Workflow mattered as much as hardware. Preflight automation flagged barcode size, quiet zones, and contrast before files hit the queue; inline vision checked codes and registration at the press. They introduced vendor scorecards and shared color targets when using a packaging label printing service for peak overflow so mixed lots stayed within the same color window. For one cost test, the team even placed a tiny validation order online using a printrunner coupon to benchmark external per‑thousand label cost versus in‑house production under different scrap assumptions.
Some changes were unglamorous but moved the needle. They set standard anilox pairings by ink system and substrate, tightened storage controls for labelstock, and added a daily 10‑minute color drift check. On the digital line, operators ran a two-sheet calibration before each new SKU. Payback for the combined changes penciled out in the 12–16 month range on conservative volumes. Not every tweak stuck—one aggressive setup target actually increased defects until they widened tolerances—but the feedback loop got faster.
Quantitative Results and Metrics
Fast forward six months. Scrap moved from 13–15% to 6–8% across representative SKUs. Average scrap per job on complex labels shifted from 700–900 feet into the 250–350 feet band. Changeovers went from 45–50 minutes to roughly 22–28. FPY rose from 82–84% to 92–95%. Color accuracy tightened from ΔE 3–4 to 1.5–2.0 under the G7 framework. Energy per thousand labels trended from 5.0–5.5 kWh to about 4.3–4.7 kWh. Defect rates landed near 300–400 ppm versus 800–1,000 ppm before the work. Daily output moved from around 120k labels to 150–160k, depending on the mix.

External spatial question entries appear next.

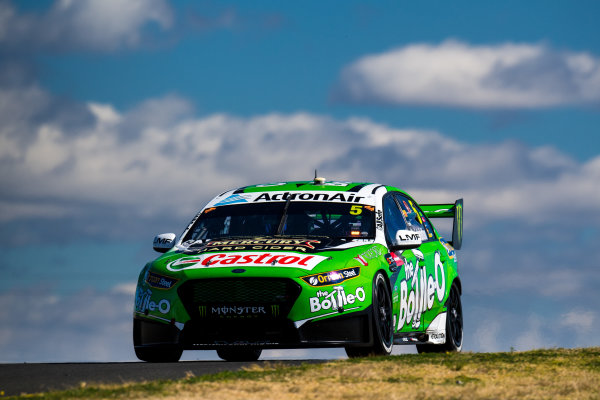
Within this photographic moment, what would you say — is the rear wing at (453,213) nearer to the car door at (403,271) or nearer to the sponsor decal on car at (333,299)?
the car door at (403,271)

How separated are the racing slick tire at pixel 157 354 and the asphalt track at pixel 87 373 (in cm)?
16

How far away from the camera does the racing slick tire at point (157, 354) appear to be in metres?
11.5

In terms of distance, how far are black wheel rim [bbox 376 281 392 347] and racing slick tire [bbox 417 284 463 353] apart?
2.18 metres

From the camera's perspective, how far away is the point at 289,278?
35.6 ft

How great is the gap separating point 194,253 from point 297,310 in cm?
132

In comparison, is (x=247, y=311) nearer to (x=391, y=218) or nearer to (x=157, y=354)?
(x=157, y=354)

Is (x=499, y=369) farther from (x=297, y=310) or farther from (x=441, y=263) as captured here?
(x=441, y=263)

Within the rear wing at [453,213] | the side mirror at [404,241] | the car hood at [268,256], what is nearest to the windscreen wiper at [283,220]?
the car hood at [268,256]

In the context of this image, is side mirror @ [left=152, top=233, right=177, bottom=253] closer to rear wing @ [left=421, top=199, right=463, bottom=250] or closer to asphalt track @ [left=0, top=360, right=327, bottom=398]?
asphalt track @ [left=0, top=360, right=327, bottom=398]

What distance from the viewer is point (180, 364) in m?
11.1

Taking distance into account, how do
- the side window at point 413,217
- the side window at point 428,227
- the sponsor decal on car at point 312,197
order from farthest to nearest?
1. the side window at point 428,227
2. the side window at point 413,217
3. the sponsor decal on car at point 312,197

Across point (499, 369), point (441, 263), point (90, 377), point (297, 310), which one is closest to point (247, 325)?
point (297, 310)

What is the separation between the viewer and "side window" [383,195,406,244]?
1239 centimetres

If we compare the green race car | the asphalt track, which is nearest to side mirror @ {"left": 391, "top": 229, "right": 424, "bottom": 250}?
the green race car
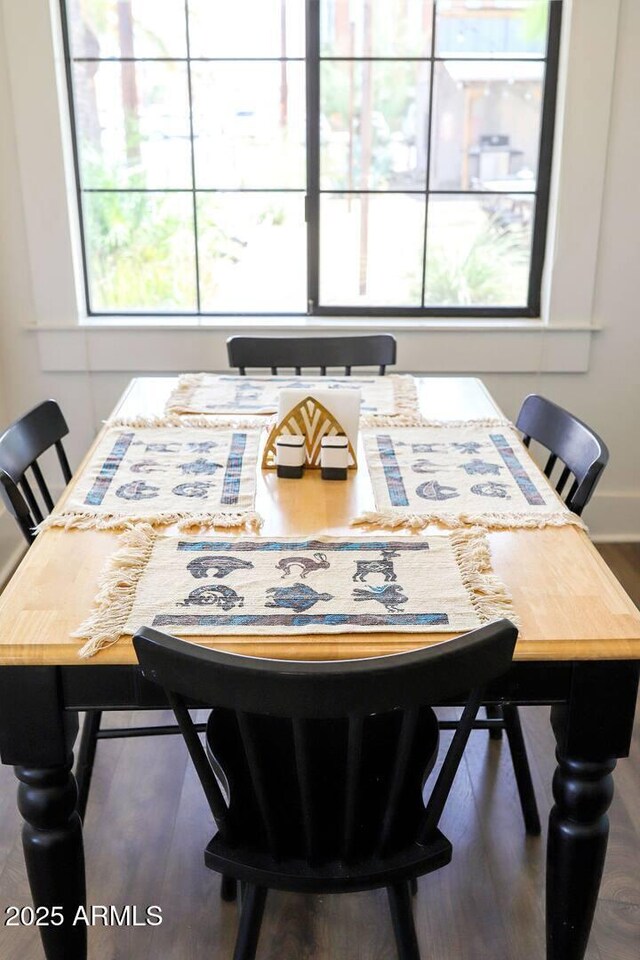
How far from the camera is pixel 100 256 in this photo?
3.33 metres

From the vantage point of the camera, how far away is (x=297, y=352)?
8.71 feet

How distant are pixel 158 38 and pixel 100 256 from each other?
752 millimetres

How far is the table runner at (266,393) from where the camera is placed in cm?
230

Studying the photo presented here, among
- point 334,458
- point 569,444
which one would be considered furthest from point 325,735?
point 569,444

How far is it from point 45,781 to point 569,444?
48.0 inches

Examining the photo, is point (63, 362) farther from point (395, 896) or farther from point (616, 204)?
point (395, 896)

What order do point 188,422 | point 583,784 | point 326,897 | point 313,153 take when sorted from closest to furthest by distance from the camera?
point 583,784
point 326,897
point 188,422
point 313,153

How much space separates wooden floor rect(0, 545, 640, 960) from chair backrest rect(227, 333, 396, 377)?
3.61 feet

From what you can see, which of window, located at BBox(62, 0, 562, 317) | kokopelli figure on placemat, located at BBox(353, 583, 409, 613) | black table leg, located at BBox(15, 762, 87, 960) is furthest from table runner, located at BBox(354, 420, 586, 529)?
window, located at BBox(62, 0, 562, 317)

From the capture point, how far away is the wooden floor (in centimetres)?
170

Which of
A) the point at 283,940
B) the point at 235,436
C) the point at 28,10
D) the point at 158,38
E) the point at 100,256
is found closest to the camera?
the point at 283,940

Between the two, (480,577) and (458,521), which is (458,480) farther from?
(480,577)

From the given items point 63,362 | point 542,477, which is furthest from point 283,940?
point 63,362

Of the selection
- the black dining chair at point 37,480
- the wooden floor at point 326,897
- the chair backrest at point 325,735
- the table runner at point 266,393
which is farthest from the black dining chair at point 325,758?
the table runner at point 266,393
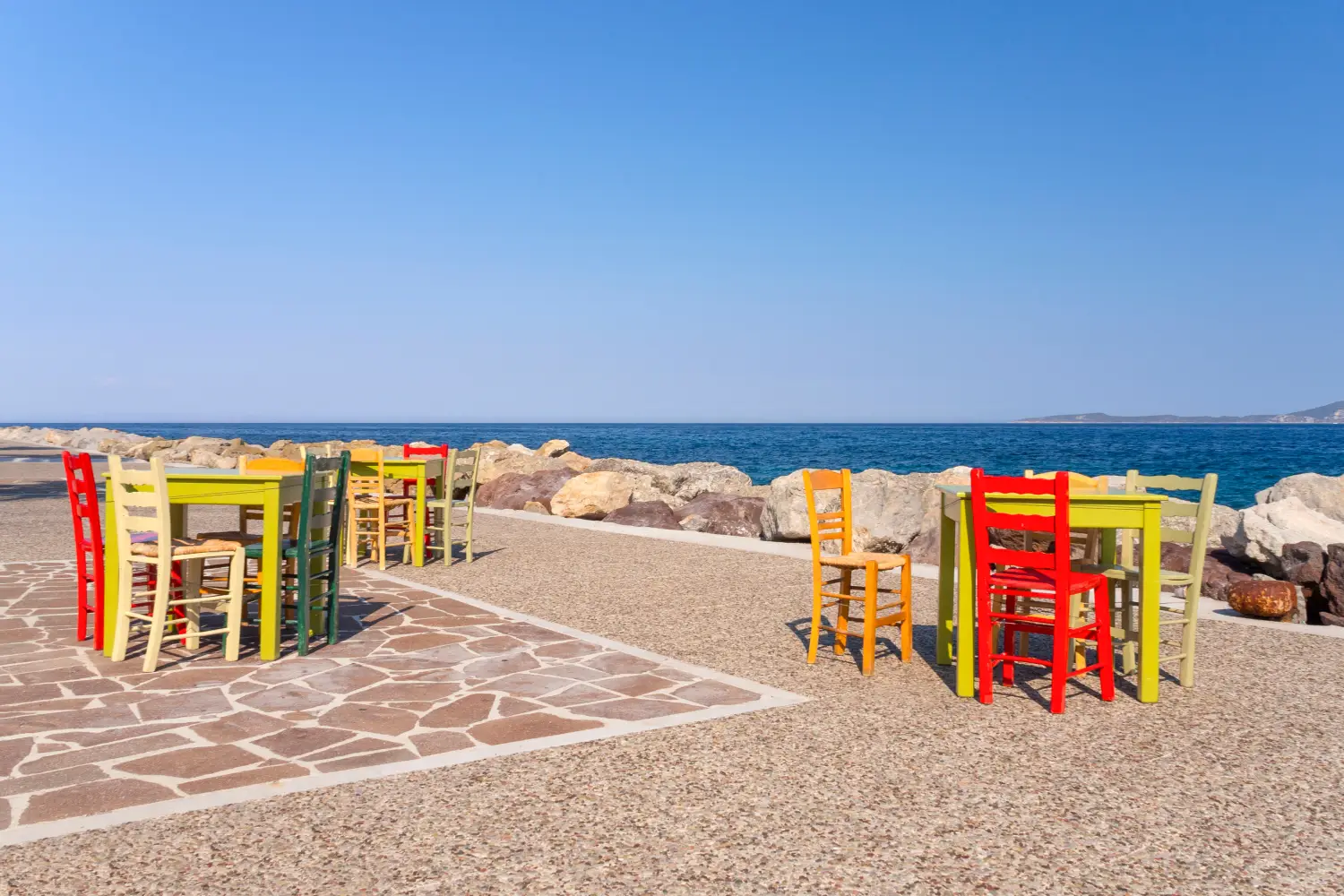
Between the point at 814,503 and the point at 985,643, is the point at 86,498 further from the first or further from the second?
the point at 985,643

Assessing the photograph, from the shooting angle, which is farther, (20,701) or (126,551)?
(126,551)

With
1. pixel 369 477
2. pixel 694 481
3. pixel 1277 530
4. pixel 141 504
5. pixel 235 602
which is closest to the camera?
pixel 141 504

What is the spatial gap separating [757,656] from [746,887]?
3.41m

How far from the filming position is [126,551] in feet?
19.3

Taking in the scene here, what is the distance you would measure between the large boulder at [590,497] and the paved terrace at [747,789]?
10234 millimetres

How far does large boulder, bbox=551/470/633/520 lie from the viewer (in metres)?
17.1

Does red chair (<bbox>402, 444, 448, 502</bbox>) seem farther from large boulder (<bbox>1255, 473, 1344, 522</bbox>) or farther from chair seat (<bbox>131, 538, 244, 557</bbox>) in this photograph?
large boulder (<bbox>1255, 473, 1344, 522</bbox>)

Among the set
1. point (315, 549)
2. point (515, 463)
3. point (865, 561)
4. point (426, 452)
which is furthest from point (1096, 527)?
point (515, 463)

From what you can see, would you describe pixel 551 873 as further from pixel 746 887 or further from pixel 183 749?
pixel 183 749

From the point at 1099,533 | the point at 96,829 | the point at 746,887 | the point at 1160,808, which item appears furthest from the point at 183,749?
the point at 1099,533

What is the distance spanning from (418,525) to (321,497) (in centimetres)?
388

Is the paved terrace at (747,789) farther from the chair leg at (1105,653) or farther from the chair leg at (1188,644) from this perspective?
the chair leg at (1188,644)

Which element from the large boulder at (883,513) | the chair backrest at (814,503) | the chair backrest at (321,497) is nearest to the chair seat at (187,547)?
the chair backrest at (321,497)

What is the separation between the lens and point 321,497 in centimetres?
654
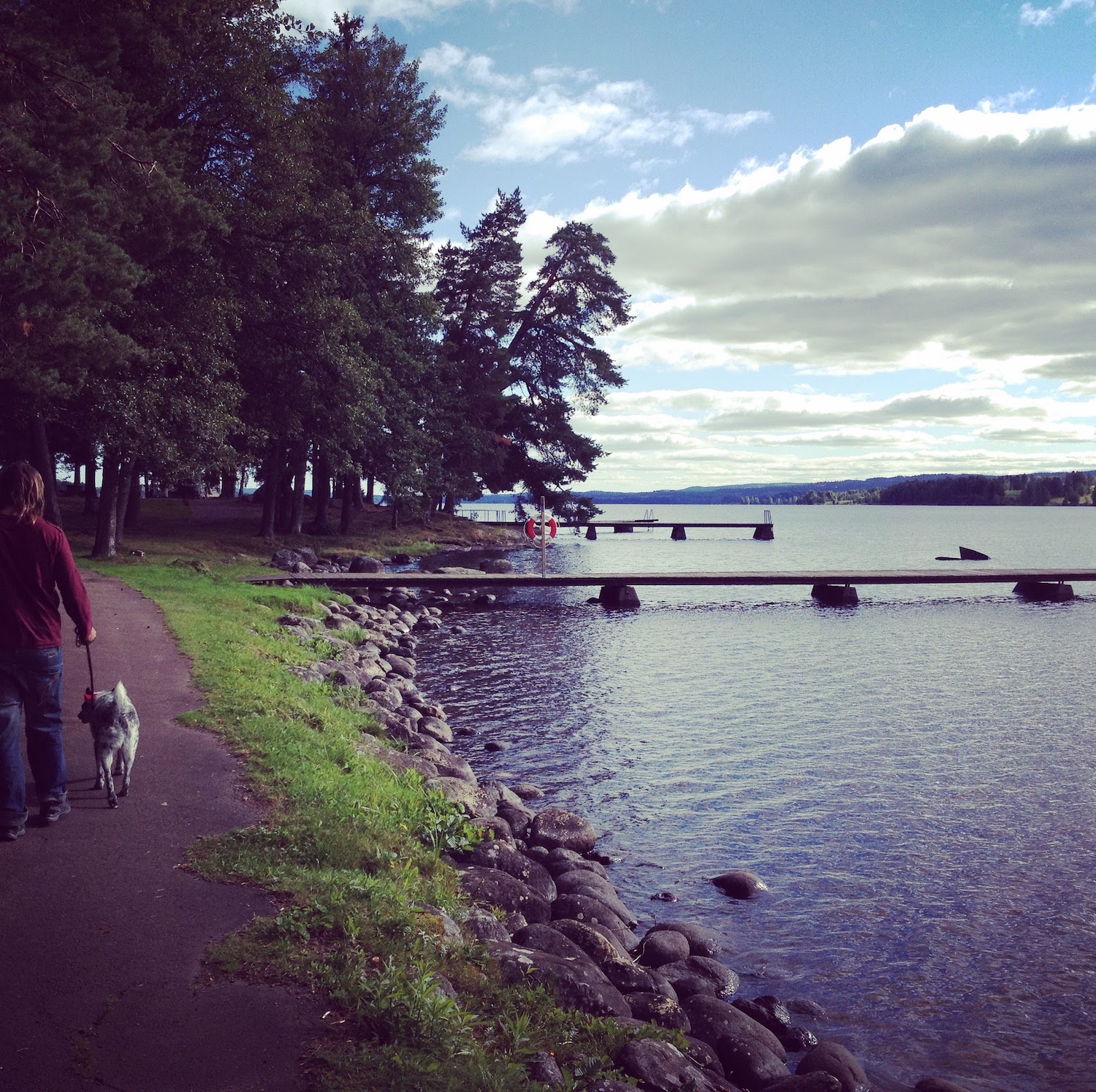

For upc label printing, scanner read rates consistently cleared 99.7% on inline checks, easing rework pressure and returns risk. A small caveat: when paperboard with heavy varnish entered the mix, black density on tiny codes flirted with threshold values, so they set a different ink curve for that SKU family. The team documented exceptions, so future runs wouldn’t repeat the same lesson.
What worked here wasn’t a silver bullet. It was a stack of sane choices: clear run rules for Digital Printing vs Flexographic Printing, strict color management, and verification that actually stopped the line when needed. If you’re asking “how to eliminate waste in label printing,” start with a baseline, pick one or two constraints to attack (often changeover time and color drift), and measure every week. The specifics will vary, but the habit is portable. And yes, keeping an eye on what peers like printrunner have tested in the field can help you avoid a few potholes.